Mr Tony Marais (Free State) wanted clarity on what constituted "specimens" and, "whether the Bill complied with the requirements of democracy and openness".
Dr Nicholas Crisp replied as follows:
- In response to Ms Johnson's questions about s10, he provided a practical example and said that if somebody were living in South Africa and that person emigrated to the United States, such person would be disqualified from accepting office as member of the Board of the Service.
- As to whether there was a need at all to form partnerships with other institutions, he said that there was a crucial need to establish strong partnerships with universities as this would help in scientific research and development.
- On the composition of the Board, he said that initial opinion seemed to be in favour of seconding the labour unions to be a part of the Board and to have a say in the process. However, subsequent legal advice solicited from Prof Halton Cheadle from Cheadle Thompson & Haysom was that to involve the Unions in the Board could have resulted in a creation of a conflict of interests, hence the decision to exclude the unions was taken.
- On the issue of retrenchments, Dr Crisp conceded that the Bill currently does not contain any rules to deal with these. However, he indicated that there are Rules currently being drafted which will deal with what procedures and channels the Board ought to comply with regarding retrenchments. He later said that these rules would be made available before the Bill becomes law.
- On whether the Bill made provision for accessibility of laboratories in rural areas, he said that this issue has been constantly debated. He conceded that ways need to be devised to ensure accessibility of the Service to the rural areas. However the Board would ensure that it affords quality services to all members of the public and that accessibility should rather be understood as accessibility to result.
- On the conditions of service question, Dr Crisp indicated that the conditions of service are regulated by labour legislation and it was not felt that the conditions of service should be included in the Bill in casu. He further indicated that these matters are to be governed by s27 (c)-(f) of the Bill.

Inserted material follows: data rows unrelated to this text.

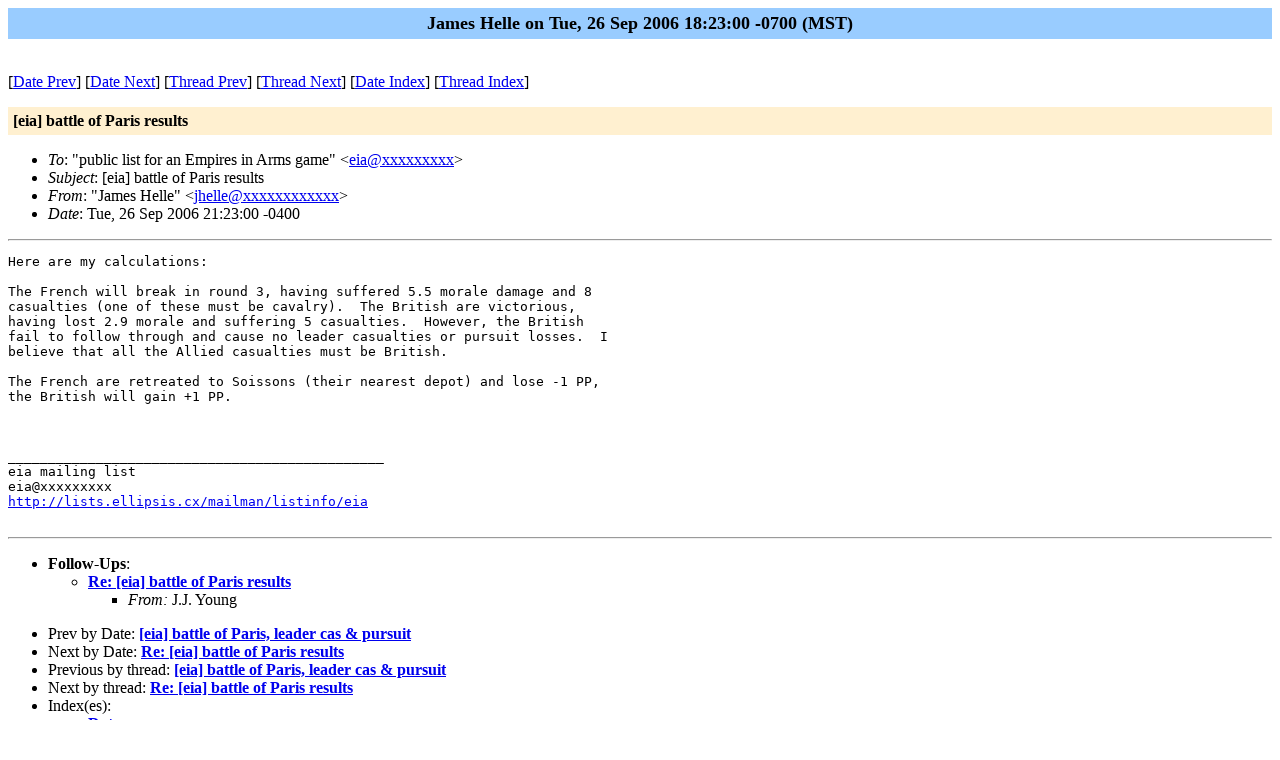

--- FILE ---
content_type: text/html; charset=UTF-8
request_url: https://lists.ellipsis.cx/archives/eia/eia-200609/msg00136.html
body_size: 1415
content:
<!-- MHonArc v2.6.16 -->
<!--X-Subject: [eia] battle of Paris results -->
<!--X-From-R13: "Xnzrf Vryyr" <wuryyrNnqrycuvn.arg> -->
<!--X-Date: Tue, 26 Sep 2006 18:23:00 &#45;0700 (MST) -->
<!--X-Message-Id: NFEPLOEKBOBJNBDJKIGEAEMACJAA.jhelle@adelphia.net -->
<!--X-Content-Type: text/plain -->
<!--X-Head-End-->
<!DOCTYPE HTML PUBLIC "-//W3C//DTD HTML//EN">
<HTML>
<HEAD>
<TITLE>[eia] battle of Paris results</TITLE>
<LINK REV="made" HREF="mailto:jhelle@xxxxxxxxxxxx">
</HEAD>
<BODY BGCOLOR="#ffffff">
	<TABLE WIDTH="100%" BORDER="0" CELLSPACING="0" CELLPADDING="5">
	<TR><TD WIDTH="100%" BGCOLOR="#99CCFF" ALIGN="CENTER"><B>
	<FONT COLOR="#000000" SIZE=+1>James Helle on Tue, 26 Sep 2006 18:23:00 -0700 (MST)
	</FONT></B></TD></TR></TABLE>
<P>
<!--X-Body-Begin-->
<!--X-User-Header-->
<!--X-User-Header-End-->
<!--X-TopPNI-->
<P><BR>
[<a href="msg00135.html">Date Prev</a>] [<a href="msg00137.html">Date Next</a>] [<a href="msg00135.html">Thread Prev</a>] [<a href="msg00137.html">Thread Next</a>] [<A
HREF="maillist.html#00136">Date Index</A>] [<A
HREF="threads.html#00136">Thread Index</A>]

<!--X-TopPNI-End-->
<!--X-MsgBody-->
<!--X-Subject-Header-Begin-->
<P>
	<TABLE WIDTH="100%" BORDER="0" CELLSPACING="0" CELLPADDING="5">
	<TR><TD WIDTH="100%" BGCOLOR="#FFF0D0"><FONT COLOR="#000000">
        <B>[eia] battle of Paris results</B>
	</FONT></TD></TR> </table>
<P>
<!--X-Subject-Header-End-->
<!--X-Head-of-Message-->
<ul>
<li><em>To</em>: &quot;public list for an Empires in Arms game&quot; &lt;<a href="mailto:eia@DOMAIN.HIDDEN">eia@xxxxxxxxx</a>&gt;</li>
<li><em>Subject</em>: [eia] battle of Paris results</li>
<li><em>From</em>: &quot;James Helle&quot; &lt;<a href="mailto:jhelle@DOMAIN.HIDDEN">jhelle@xxxxxxxxxxxx</a>&gt;</li>
<li><em>Date</em>: Tue, 26 Sep 2006 21:23:00 -0400</li>
</ul>
<!--X-Head-of-Message-End-->
<!--X-Head-Body-Sep-Begin-->
<hr>
<!--X-Head-Body-Sep-End-->
<!--X-Body-of-Message-->
<pre>Here are my calculations:

The French will break in round 3, having suffered 5.5 morale damage and 8
casualties (one of these must be cavalry).  The British are victorious,
having lost 2.9 morale and suffering 5 casualties.  However, the British
fail to follow through and cause no leader casualties or pursuit losses.  I
believe that all the Allied casualties must be British.

The French are retreated to Soissons (their nearest depot) and lose -1 PP,
the British will gain +1 PP.



_______________________________________________
eia mailing list
eia@xxxxxxxxx
<a  rel="nofollow" href="http://lists.ellipsis.cx/mailman/listinfo/eia">http://lists.ellipsis.cx/mailman/listinfo/eia</a>

</pre>
<!--X-Body-of-Message-End-->
<!--X-MsgBody-End-->
<!--X-Follow-Ups-->
<hr>
<ul><li><strong>Follow-Ups</strong>:
<ul>
<li><strong><a name="00137" href="msg00137.html">Re: [eia] battle of Paris results</a></strong>
<ul><li><em>From:</em> J.J. Young</li></ul></li>
</ul></li></ul>
<!--X-Follow-Ups-End-->
<!--X-References-->
<!--X-References-End-->
<!--X-BotPNI-->
<ul>
<li>Prev by Date:
<strong><a href="msg00135.html">[eia] battle of Paris, leader cas &amp; pursuit</a></strong>
</li>
<li>Next by Date:
<strong><a href="msg00137.html">Re: [eia] battle of Paris results</a></strong>
</li>
<li>Previous by thread:
<strong><a href="msg00135.html">[eia] battle of Paris, leader cas &amp; pursuit</a></strong>
</li>
<li>Next by thread:
<strong><a href="msg00137.html">Re: [eia] battle of Paris results</a></strong>
</li>
<li>Index(es):
<ul>
<li><a href="maillist.html#00136"><strong>Date</strong></a></li>
<li><a href="threads.html#00136"><strong>Thread</strong></a></li>
</ul>
</li>
</ul>

<!--X-BotPNI-End-->
<!--X-User-Footer-->
<!--X-User-Footer-End-->
</body>
</html>
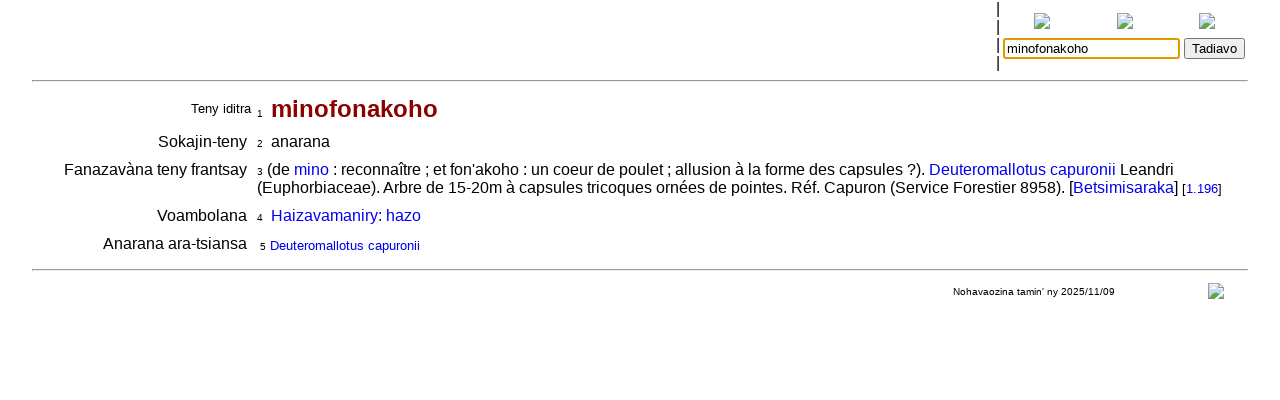

--- FILE ---
content_type: text/html
request_url: http://www.tenymalagasy.org/bins/teny2/minofonakoho
body_size: 1857
content:
<!DOCTYPE html>
<html>
	<title>Rakibolana sy Rakipahalalana malagasy : minofonakoho</title>
	<head>
		<link rel="stylesheet" type="text/css" href="/style.css"/>
		<meta http-equiv="content-type" content="text/html; charset=UTF-8"/>
		
	</head>
<body>
	<form name="W" action="/bins/teny2" method="post">
		<input type="hidden" name="w"/>
	</form>
	<form name="S" action="/bins/teny2" method="post">
		<input type="hidden" name="sid"/>
	</form>
	<form name="F" action="/bins/teny2" method="post">
		<input type="hidden" name="f"/>
	</form>
	<script>
		function W(word) {
			document.W.w.value = word;
			document.W.submit();
		}
		function S(word) {
			document.S.sid.value = word;
			document.S.submit();
		}
		function F(word) {
			document.F.f.value = word;
			document.F.submit();
		}
	</script>
<table width="100%" cellpadding="0" cellspacing="0">
<tr valign="center">
<td width="85%" align="center">
<table width='100%'>
<tr><td width='2%'></td>
<td width='16%' class='topMenuLink' title=""><a href='/bins/alphaLists'></a></td>
<td width='16%' class='topMenuLink' title=""><a href='/bins/ethnicLists'></a></td>
<td width='16%' class='topMenuLink' title=""><a href='/bins/rootLists'></a></td>
<td width='16%' class='topMenuLink' title=""><a href='/bins/abinal'></a></td>
<td width='16%' class='topMenuLink' title=""><a href='/bins/imageLists'></a></td>
<td width='16%' class='topMenuLink' title=""><a href='/bins/homePage'></a></td>
<td width='2%'></td></tr>
<tr><td width='2%'></td>
<td width='16%' class='topMenuLink' title=""><a href='/bins/taxonLists'></a></td>
<td width='16%' class='topMenuLink' title=""><a href='/bins/contextLists'></a></td>
<td width='16%' class='topMenuLink' title=""><a href='/bins/derivLists'></a></td>
<td width='16%' class='topMenuLink' title=""><a href='/bins/gStark'></a></td>
<td width='16%' class='topMenuLink' title=""><a href='/bins/sources'></a></td>
<td width='16%' class='topMenuLink' title=""><a href='/bins/contributors'></a></td>
<td width='2%'></td></tr>
<tr><td width='2%'></td>
<td width='16%' class='topMenuLink' title=""><a href='/bins/abidia'></a></td>
<td width='16%' class='topMenuLink' title=""><a href='/bins/grammarLists'></a></td>
<td width='16%' class='topMenuLink' title=""><a href='/bins/proverbIndex'></a></td>
<td width='16%' class='topMenuLink' title=""><a href='/bins/articles'></a></td>
<td width='16%' class='topMenuLink' title=""><a href='/bins/webliography'></a></td>
<td width='16%' class='topMenuLink' title=""><a href='/bins/thanks'></a></td>
<td width='2%'></td></tr>
<tr><td width='2%'></td>
<td width='16%' class='topMenuLink' title=""><a href='/bins/anagrams'></a></td>
<td width='16%'> </td>
<td width='16%' class='topMenuLink' title=""><a href='/bins/elements'></a></td>
<td width='16%' class='topMenuLink' title=""><a href='/bins/plates'></a></td>
<td width='2%'></td></tr>
</table>
</td>
<td width='5px'>|<br/>|<br/>|<br/>|</td>
<td width="15%" align="center" class="menuLink">
<table width='100%'><tr align='center'>
<td width='33%' title="Ataovy teny malagasy ny fanazavana"><a href='https://tenymalagasy.org/bins/teny2/minofonakoho?w=minofonakoho'><img src='/f/l/g/flag_mg.png'/></a></td>
<td width='34%' title="Show the explanations in English"><a href='https://malagasyword.org/bins/teny2/minofonakoho?w=minofonakoho'><img src='/f/l/g/flag_en.png'/></a></td>
<td width='33%' title="Montrez les explications en français"><a href='https://motmalgache.org/bins/teny2/minofonakoho?w=minofonakoho'><img src='/f/l/g/flag_fr.png'/></a></td>
</tr></table>
<form method="post"  name="inp" action="/bins/teny2">
<table width='100%'><tr>
<td width='70%' align='right'><input type="text" size="20" name="w" value="minofonakoho" title="Soraty eto ny teny tadiavina" /></td>
<td><input type='submit' value="Tadiavo" title="Kasiho mba hitady ny teny" /> <script>document.inp.w.focus()</script> </td>
</tr>
</table>
</form>
</td>
</tr>
</table>
<a name="firstEntry"><hr/></a>
<table width='100%' cellspacing='4'>
<tr valign='center'>
<td width='18%' class='label1'>Teny iditra</td><td><span class='rminute'>1</span>&nbsp;<a name='mg.n'> </a><span class='entryWord'>minofonakoho</span>
</td>
</tr></table>
<table width='100%' cellspacing='4'>
<tr valign='top'>
<td width='18%' align='right'>Sokajin-teny&nbsp;</td>
<td>
<span class='rminute'>2</span>&nbsp; anarana
</td>
</tr></table>
<table width='100%' cellspacing='4'>
<tr valign='top'>
<td width='18%' align='right'>Fanazavàna teny frantsay&nbsp;</td>
<td>
<span class='rminute'>3</span>&nbsp;(de <a href='/bins/teny2/mino#'>mino</a>&#160;: reconnaître&#160;; et fon'akoho&#160;: un coeur de poulet&#160;; allusion à la forme des capsules&#160;?). <a href='/bins/taxonLists?f=bot.gen.D.txt#deuteromallotuscapuronii'>Deuteromallotus capuronii</a> Leandri (Euphorbiaceae). Arbre de 15-20m à capsules tricoques ornées de pointes. Réf. Capuron (Service Forestier 8958).
 [<a href='/bins/ethnicLists?eth=Betsimisaraka'>Betsimisaraka</a>]
 <span class='source'>[<a href='/bins/teny2/dictionnairedesnomsmalgachesdevegetaux#fr.nt'>1.196</a>]</span><br/>
</td>
</tr></table>
<table width='100%' cellspacing='4'>
<tr valign='top'>
<td width='18%' align='right'>Voambolana&nbsp;</td>
<td>
<span class='rminute'>4</span>&nbsp; <a href='/bins/contextLists?ctxt=bot_tree'>Haizavamaniry: hazo</a> 
</td>
</tr></table>
<table width='100%' cellspacing='4'>
<tr valign='top'>
<td width='18%' align='right'>Anarana ara-tsiansa&nbsp;</td>
<td>
<table class='menuLink' cellspacing='2'><tr valign='top'><td>
<span class='rminute'>5</span>&nbsp;<a href='/bins/taxonLists?f=bot.gen.D.txt'>Deuteromallotus capuronii</a><br/>
</td><td>&nbsp;&nbsp;&nbsp;</td><td>
</td></tr></table>
</td>
</tr></table>
<hr/>
<table width="100%" class="minute" cellpadding="2" cellspacing="2">
<tr>
<td width="30%"></td>
<td width="40%" align="center"></td>
<td width="25%" align="center">Nohavaozina tamin' ny 2025/11/09</td>
<td width="5%" align="center"><script>
function M(itemId) {
	commentWindow = window.open("","Soson-kevitra","width=800,height=400,resizable=yes,left=0,top=100,scrollbars=yes");
	document.hiddenFeedbackForm.itemId.value = itemId;
	document.hiddenFeedbackForm.submit();
};
</script>
<form method="post" target="Soson-kevitra" name="hiddenFeedbackForm" action="/bins/feedback">
<input type="hidden" name="script" value=""/>
<input type="hidden" name="w" value=""/>
<input type="hidden" name="itemId" value=""/>
<input type="hidden" name="request_uri" value="/bins/teny2/minofonakoho"/>
<input type="hidden" name="script_uri" value=""/>
<input type="hidden" name="query_string" value=""/>
</form>
<a title="Soraty kely ny soson-kevitrao" href='javascript:M("teny2/minofonakoho")'><img src='/p/x/l/pixelsMail.gif'/></a>
</td>
</tr></table>
<p/>&nbsp;<p/>&nbsp;<p/>&nbsp;<p/>&nbsp;<p/>&nbsp;<p/>&nbsp;<p/>&nbsp;<p/>&nbsp;<p/>&nbsp;<p/>&nbsp;<p/>&nbsp;<p/>&nbsp;<p/>&nbsp;<p/>&nbsp;<p/>&nbsp;<p/>&nbsp;<p/>&nbsp;<p/>&nbsp;<p/>&nbsp;<p/>&nbsp;<p/>&nbsp;<p/>&nbsp;<p/>&nbsp;<p/>&nbsp;<p/>&nbsp;<p/>&nbsp;<p/>&nbsp;<p/>&nbsp;<p/>&nbsp;<p/>&nbsp;</body></html>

- On the Bill complying with the requirements for democracy and openness, Dr Crisp said that if anything done in terms of the Bill once adopted, is contrary to the provisions of the Constitution, the act or conduct would be over-ruled on the grounds of unconstitutionality.
The Select Committee Chairperson, Ms L Jacobus, requested clarity on:
- the definition of "health laboratory service" as contained in the definition section
- the powers of the Service under s5(2)(e) of the Bill;
- the composition of the Board members in terms of s7(b) of the Bill;
- the appointment of the members of the Board in terms of s8(4) of the Bill and
- did s27(d) deliberately omit the inclusion of the Basic Conditions of Employment Act as one of the statutes which ought to have been included.
In reply, Dr Crisp indicated that:
- reference ought to be made to the definition of the "Service" on the explanatory memorandum of the Bill;
- the intention of s 5(2)(e) was not to make it open-ended, though he conceded that the wording thereof was couched in fairly expansive terms;
- in s7(b) there is no prescription on how the members of the Board are determined. The Minister of Health must however consult in terms of s8(1) how the members of the Board will be appointed; that in terms of s8(4) the onus was on the Minister to decide whether or not to renew the appointment again - however the appointment was nevertheless indefinite;
- the Basic Conditions of Employment Act ought to have been incorporated as one of the statutes in s 27(d).
All provinces (except Northern Cape representatives who were absent during the proceedings) noted the late receipt of relevant documents and requested an extension of time for the provincial negotiating mandates on the Bill. The Chairperson granted a one week extension for the negotiating mandate. She indicated that the Committee will reconvene on Wednesday 13 September 2000.